» DOCUMENT TEXT
##########
# What is this tool?



## Lightguy5 (Jul 24, 2014)

handle by VikingBanna, on Flickr
It's made of Bakelite. It had always hung out in the dimmer room with our CD80s.


----------



## Amiers (Jul 24, 2014)

looks like a stamper to me. pop the stamp you want in and bam your stamping!


----------



## theatricalmatt (Jul 24, 2014)

Is your facility old enough that it might be related to a stage plug somehow? Those would predate the Strand CD80's by quite some time.


----------



## Amiers (Jul 25, 2014)

theatricalmatt said:


> Is your facility old enough that it might be related to a stage plug somehow? Those would predate the Strand CD80's by quite some time.


After clicking on the link Id say maybe its a stage plug cover as the sizes kind of match up at first look but still think its a stamper.


----------



## Lightguy5 (Jul 30, 2014)

Amiers said:


> After clicking on the link Id say maybe its a stage plug cover as the sizes kind of match up at first look but still think its a stamper.



Actually, yes, we did have some stage plugs, but it's not the right size for anything related to that.
##########
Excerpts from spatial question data
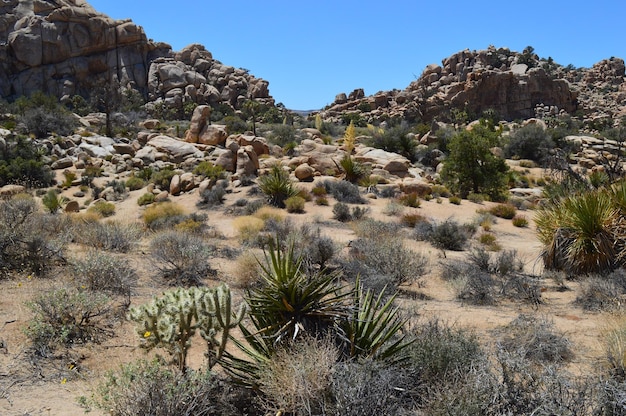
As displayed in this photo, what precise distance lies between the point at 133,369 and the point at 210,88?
61885mm

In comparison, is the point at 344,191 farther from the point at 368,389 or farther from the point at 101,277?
the point at 368,389

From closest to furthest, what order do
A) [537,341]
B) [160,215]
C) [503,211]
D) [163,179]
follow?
[537,341]
[160,215]
[503,211]
[163,179]

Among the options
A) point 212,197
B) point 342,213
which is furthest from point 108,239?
point 212,197

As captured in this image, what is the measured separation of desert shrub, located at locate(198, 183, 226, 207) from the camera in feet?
66.0

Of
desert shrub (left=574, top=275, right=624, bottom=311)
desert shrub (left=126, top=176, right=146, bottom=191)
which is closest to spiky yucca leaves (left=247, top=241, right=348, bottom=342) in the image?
desert shrub (left=574, top=275, right=624, bottom=311)

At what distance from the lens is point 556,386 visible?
12.1 feet

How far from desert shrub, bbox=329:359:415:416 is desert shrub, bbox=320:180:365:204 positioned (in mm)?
16108

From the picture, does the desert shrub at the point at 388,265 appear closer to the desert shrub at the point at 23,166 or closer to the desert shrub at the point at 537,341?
the desert shrub at the point at 537,341

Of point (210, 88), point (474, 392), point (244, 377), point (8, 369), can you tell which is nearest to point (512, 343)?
point (474, 392)

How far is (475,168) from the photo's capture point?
77.9 ft

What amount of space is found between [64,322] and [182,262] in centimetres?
360

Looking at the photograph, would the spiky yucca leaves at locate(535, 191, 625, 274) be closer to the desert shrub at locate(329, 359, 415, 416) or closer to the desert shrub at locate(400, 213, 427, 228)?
the desert shrub at locate(329, 359, 415, 416)

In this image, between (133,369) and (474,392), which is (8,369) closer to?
(133,369)

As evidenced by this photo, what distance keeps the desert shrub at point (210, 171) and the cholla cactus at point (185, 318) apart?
1810 centimetres
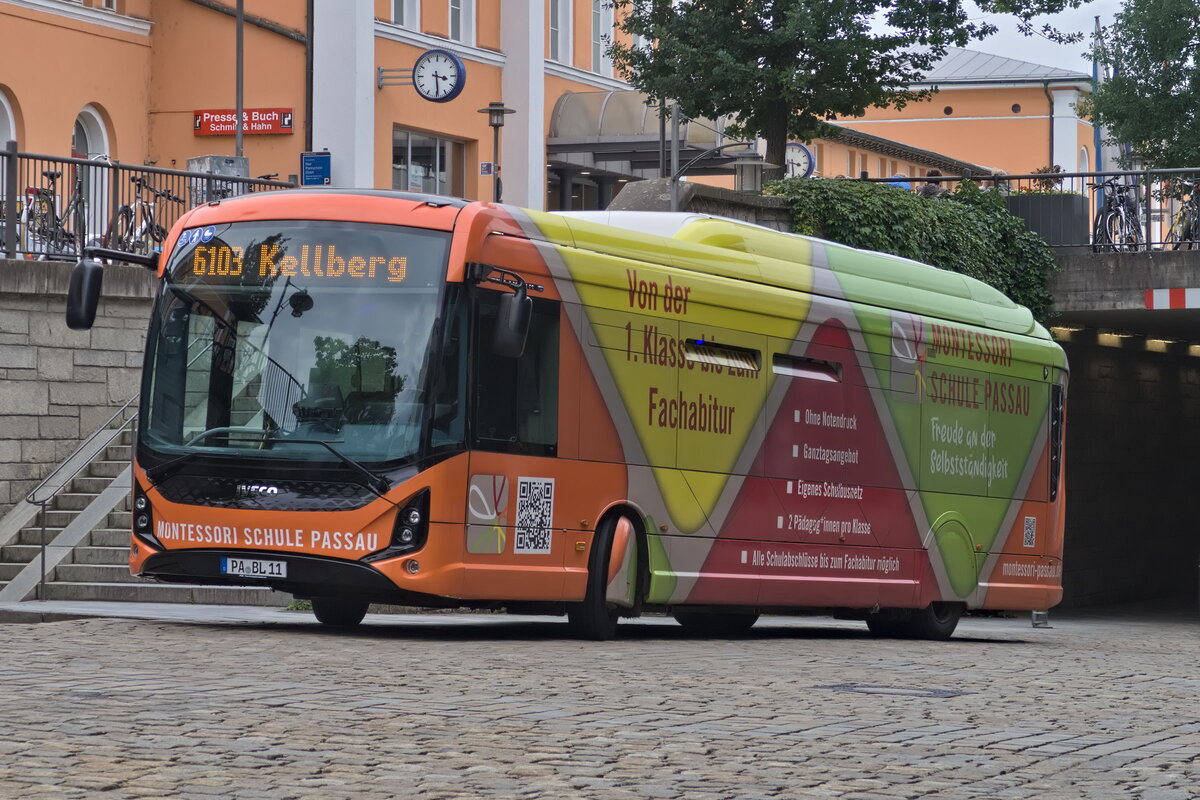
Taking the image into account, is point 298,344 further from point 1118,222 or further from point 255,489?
point 1118,222

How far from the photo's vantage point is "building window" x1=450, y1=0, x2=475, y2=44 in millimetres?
41906

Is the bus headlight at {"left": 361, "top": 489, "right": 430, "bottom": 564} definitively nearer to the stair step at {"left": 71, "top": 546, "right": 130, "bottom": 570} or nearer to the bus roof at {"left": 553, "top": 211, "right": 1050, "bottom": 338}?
the bus roof at {"left": 553, "top": 211, "right": 1050, "bottom": 338}


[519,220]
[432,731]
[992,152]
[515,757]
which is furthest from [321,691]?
[992,152]

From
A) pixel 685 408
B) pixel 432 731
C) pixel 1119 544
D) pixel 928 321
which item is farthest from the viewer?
pixel 1119 544

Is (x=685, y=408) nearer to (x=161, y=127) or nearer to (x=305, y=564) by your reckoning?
(x=305, y=564)

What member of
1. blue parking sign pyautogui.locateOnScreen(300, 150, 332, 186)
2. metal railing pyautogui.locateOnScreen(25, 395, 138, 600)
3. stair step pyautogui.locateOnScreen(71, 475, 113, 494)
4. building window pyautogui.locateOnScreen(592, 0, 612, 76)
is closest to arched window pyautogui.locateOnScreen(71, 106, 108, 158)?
blue parking sign pyautogui.locateOnScreen(300, 150, 332, 186)

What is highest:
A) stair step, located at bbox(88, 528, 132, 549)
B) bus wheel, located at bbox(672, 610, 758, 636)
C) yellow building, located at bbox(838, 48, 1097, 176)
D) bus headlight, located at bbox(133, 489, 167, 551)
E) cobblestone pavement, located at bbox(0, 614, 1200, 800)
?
yellow building, located at bbox(838, 48, 1097, 176)

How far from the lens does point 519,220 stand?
13945 millimetres

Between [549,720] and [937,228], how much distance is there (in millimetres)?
18535

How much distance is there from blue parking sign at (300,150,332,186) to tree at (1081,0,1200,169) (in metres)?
18.7

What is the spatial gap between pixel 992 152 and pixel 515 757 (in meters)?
81.9

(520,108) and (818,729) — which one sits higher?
(520,108)

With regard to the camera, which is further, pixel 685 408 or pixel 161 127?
pixel 161 127

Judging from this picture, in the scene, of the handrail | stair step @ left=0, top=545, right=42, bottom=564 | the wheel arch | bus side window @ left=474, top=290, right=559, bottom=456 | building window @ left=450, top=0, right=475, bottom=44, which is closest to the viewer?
bus side window @ left=474, top=290, right=559, bottom=456
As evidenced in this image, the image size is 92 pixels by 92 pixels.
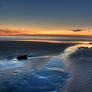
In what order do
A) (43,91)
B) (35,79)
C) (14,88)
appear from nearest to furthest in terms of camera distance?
(43,91)
(14,88)
(35,79)

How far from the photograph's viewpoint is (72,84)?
7.73 metres

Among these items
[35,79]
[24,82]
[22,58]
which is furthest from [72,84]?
[22,58]

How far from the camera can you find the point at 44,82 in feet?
27.2

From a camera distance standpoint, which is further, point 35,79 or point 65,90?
point 35,79

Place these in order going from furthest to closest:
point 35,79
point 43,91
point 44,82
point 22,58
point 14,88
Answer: point 22,58
point 35,79
point 44,82
point 14,88
point 43,91

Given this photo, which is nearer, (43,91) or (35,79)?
(43,91)

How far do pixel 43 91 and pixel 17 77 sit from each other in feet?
11.4

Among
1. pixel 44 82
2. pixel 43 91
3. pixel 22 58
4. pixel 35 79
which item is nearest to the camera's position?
pixel 43 91

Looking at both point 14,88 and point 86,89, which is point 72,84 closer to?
point 86,89

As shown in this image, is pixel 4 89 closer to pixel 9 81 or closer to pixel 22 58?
pixel 9 81

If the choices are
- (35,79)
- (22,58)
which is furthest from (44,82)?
(22,58)

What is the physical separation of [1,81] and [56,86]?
4527 mm

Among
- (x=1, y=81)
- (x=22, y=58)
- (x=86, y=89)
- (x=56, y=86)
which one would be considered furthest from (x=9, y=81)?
(x=22, y=58)

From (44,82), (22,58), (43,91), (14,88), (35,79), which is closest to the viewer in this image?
(43,91)
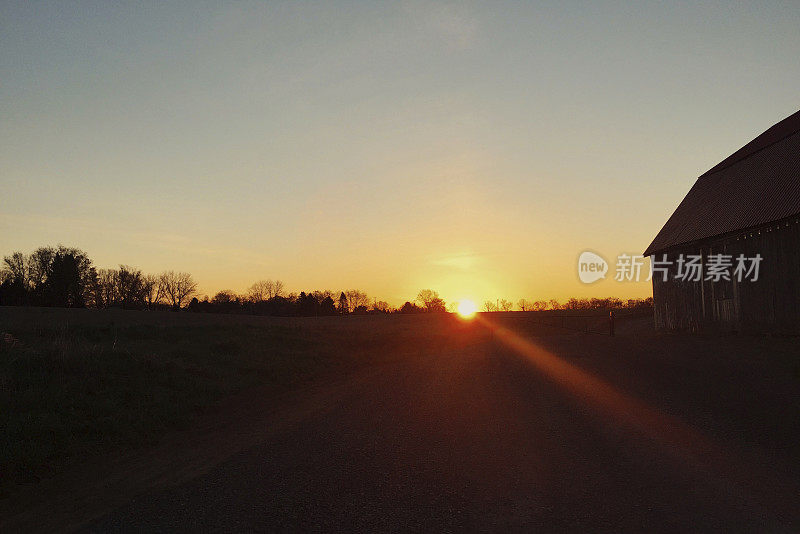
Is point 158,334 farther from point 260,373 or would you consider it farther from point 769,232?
point 769,232

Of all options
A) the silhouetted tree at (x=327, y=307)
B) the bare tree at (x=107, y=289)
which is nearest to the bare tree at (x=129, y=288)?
the bare tree at (x=107, y=289)

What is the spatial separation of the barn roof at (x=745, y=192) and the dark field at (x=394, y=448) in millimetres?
9600

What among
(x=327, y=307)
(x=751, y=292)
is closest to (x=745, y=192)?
(x=751, y=292)

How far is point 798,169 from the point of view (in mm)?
21531

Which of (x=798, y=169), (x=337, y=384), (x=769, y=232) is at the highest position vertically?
(x=798, y=169)

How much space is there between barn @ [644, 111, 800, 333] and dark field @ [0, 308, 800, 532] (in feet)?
25.5

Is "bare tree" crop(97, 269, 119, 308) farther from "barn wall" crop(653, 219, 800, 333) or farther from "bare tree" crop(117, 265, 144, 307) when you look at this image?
"barn wall" crop(653, 219, 800, 333)

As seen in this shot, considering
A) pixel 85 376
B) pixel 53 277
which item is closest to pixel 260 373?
pixel 85 376

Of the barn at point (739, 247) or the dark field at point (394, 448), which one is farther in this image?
the barn at point (739, 247)

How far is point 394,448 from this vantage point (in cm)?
708

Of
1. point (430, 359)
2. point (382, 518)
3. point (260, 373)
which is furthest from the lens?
point (430, 359)

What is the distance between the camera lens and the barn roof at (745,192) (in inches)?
857

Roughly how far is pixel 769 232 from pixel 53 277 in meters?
80.8

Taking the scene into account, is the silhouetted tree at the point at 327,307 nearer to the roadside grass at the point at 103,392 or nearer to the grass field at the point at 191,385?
the grass field at the point at 191,385
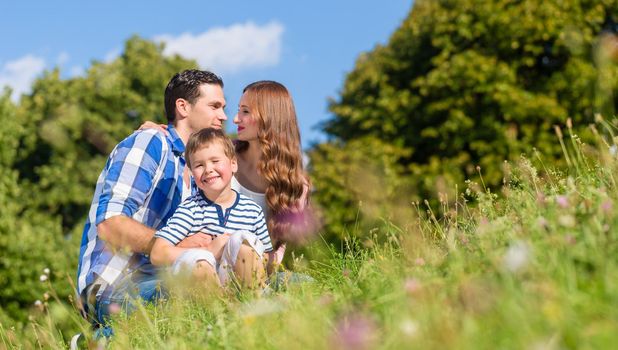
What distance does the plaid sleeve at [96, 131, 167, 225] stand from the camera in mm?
5457

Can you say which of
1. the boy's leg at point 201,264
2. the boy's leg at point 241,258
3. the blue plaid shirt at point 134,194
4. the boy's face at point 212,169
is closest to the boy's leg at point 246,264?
the boy's leg at point 241,258

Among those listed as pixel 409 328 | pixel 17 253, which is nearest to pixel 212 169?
pixel 409 328

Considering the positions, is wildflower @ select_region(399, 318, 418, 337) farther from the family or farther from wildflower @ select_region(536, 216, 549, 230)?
the family

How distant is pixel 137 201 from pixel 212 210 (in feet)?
2.32

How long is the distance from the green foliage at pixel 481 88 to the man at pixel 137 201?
49.2 ft

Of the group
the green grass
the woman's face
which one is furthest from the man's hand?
the woman's face

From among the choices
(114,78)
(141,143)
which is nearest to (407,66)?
(114,78)

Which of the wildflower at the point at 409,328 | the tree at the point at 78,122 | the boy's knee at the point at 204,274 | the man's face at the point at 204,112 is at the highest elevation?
the tree at the point at 78,122

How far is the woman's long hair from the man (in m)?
0.36

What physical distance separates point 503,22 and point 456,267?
21497 millimetres

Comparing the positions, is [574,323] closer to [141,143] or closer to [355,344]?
[355,344]

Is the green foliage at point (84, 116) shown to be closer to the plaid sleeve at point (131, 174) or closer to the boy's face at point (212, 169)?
the plaid sleeve at point (131, 174)

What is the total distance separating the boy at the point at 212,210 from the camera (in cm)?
489

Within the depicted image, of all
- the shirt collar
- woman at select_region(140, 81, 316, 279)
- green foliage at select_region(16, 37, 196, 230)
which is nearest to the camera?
the shirt collar
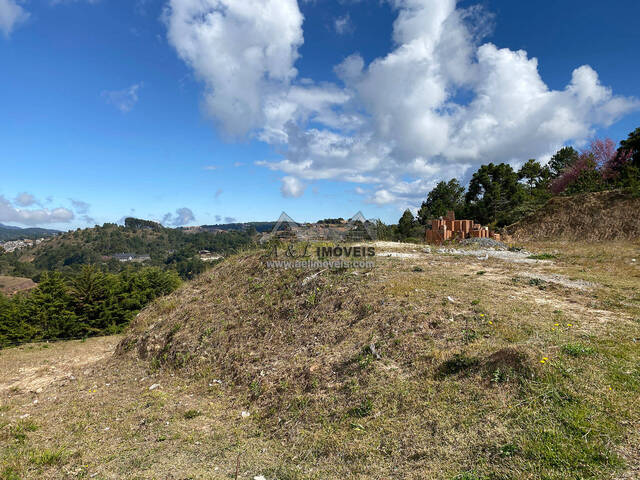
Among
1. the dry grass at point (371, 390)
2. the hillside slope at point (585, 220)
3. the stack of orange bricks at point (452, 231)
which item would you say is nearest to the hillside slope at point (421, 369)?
the dry grass at point (371, 390)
##########
» TASK OBJECTIVE
Repeat the forum thread above about the Bakelite tool word for word, everything from "## Lightguy5 (Jul 24, 2014)" down to "bam your stamping!".

» EXPECTED ANSWER
## Lightguy5 (Jul 24, 2014)

handle by VikingBanna, on Flickr
It's made of Bakelite. It had always hung out in the dimmer room with our CD80s.


----------



## Amiers (Jul 24, 2014)

looks like a stamper to me. pop the stamp you want in and bam your stamping!